During the Exchange, multiple sessions were offered concurrently in addition to plenary sessions and special evening events. Participants chose between case study, issues, practice, art focus, or perspectives sessions or used the Animating Democracy Café and the Video Space for informal and impromptu sessions. Notes from selected sessions are available here.
Americans for the Arts presented the National Exchange on Art and Civic Dialogue, with support from the Ford Foundation, the Charles Stewart Mott Foundation, the Ruth Mott Foundation, and the Community Foundation of Greater Flint.
Exemplar Program Convenings & Reports
The Exemplar Program provided two years of support (2005-2007), totaling $150,000 to each of 12 small to midsized arts and cultural organizations nationwide. These organizations were recognized for outstanding cultural work in their communities and in the field, based on their participation in the Animating Democracy program of Americans for the Arts and the Working Capital Fund. Supported by the Ford Foundation, the two-year Exemplar Program aimed to foster a holistic and integrated approach to organizational health, institutional growth, civic engagement, and aesthetic investigation. The Exemplar Program also supported the learning interests of Exemplar participants and facilitated collective and collaborative learning that included and benefited the broader field.

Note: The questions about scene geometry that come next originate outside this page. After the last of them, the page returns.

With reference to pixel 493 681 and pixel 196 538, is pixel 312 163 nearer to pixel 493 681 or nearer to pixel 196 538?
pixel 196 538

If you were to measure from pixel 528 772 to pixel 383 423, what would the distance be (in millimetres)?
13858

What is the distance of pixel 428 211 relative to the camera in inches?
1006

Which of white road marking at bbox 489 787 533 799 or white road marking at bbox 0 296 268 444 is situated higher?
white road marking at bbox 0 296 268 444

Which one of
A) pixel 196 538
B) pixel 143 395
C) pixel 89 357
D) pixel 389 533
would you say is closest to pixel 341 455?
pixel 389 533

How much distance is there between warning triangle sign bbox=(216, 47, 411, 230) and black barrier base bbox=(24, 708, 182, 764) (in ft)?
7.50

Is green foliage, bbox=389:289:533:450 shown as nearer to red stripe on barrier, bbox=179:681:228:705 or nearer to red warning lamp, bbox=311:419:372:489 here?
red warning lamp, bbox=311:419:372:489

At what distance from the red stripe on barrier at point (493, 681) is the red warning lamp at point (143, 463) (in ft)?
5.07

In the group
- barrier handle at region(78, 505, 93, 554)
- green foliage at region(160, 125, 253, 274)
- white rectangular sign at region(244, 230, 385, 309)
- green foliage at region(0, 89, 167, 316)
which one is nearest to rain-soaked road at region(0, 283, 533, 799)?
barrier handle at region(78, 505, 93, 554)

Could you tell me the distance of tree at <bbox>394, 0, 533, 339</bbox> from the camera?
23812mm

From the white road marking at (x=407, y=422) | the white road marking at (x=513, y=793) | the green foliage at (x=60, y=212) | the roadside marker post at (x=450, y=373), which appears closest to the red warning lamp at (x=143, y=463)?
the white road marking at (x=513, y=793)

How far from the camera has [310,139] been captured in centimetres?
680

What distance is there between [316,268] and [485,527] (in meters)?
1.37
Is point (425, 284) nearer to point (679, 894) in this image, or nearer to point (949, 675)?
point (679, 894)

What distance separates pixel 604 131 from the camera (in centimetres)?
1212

Report on the Animating Democracy/Working Capital Fund Exemplars Convening [PDF]
December 7 – 9, 2005
Representatives from the 12 small and mid-sized organizations participating in the Exemplar Program convened for the first time in December 2005 in Santa Fe, New Mexico. Recognized for outstanding cultural work in their communities and in the field based on their participation in Animating Democracy and the Working Capital Fund, the groups explored topic areas related to aesthetic investigation, institutional health and capacity, and civic engagement. From the convening, a report was compiled by Caron Atlas. With implications for the entire field, it summarizes key topics areas in relation to challenges and opportunities among cohort members.
In May 2007, grantees from the Animating Democracy/Working Capital Fund Exemplar programs and the Artography program, both supported by The Ford Foundation, met together in Chicago to share their experiences and consider ways they might draw on the collective power of their work. The resulting report, Shaping a Critical Discourse, written by Caron Atlas, explores the topics of aesthetics, new ways of working, and leadership taken up at the cohort-designed gathering. The convening revealed and embraced the creative tensions and contradictions of working in the context of changing demographics, engaging generational shifts and new approaches to collaborative community practices, having diverse value-based structures, and being a cultural agent of change. Session-by-session summaries and resources from the meetings are posted along with the report.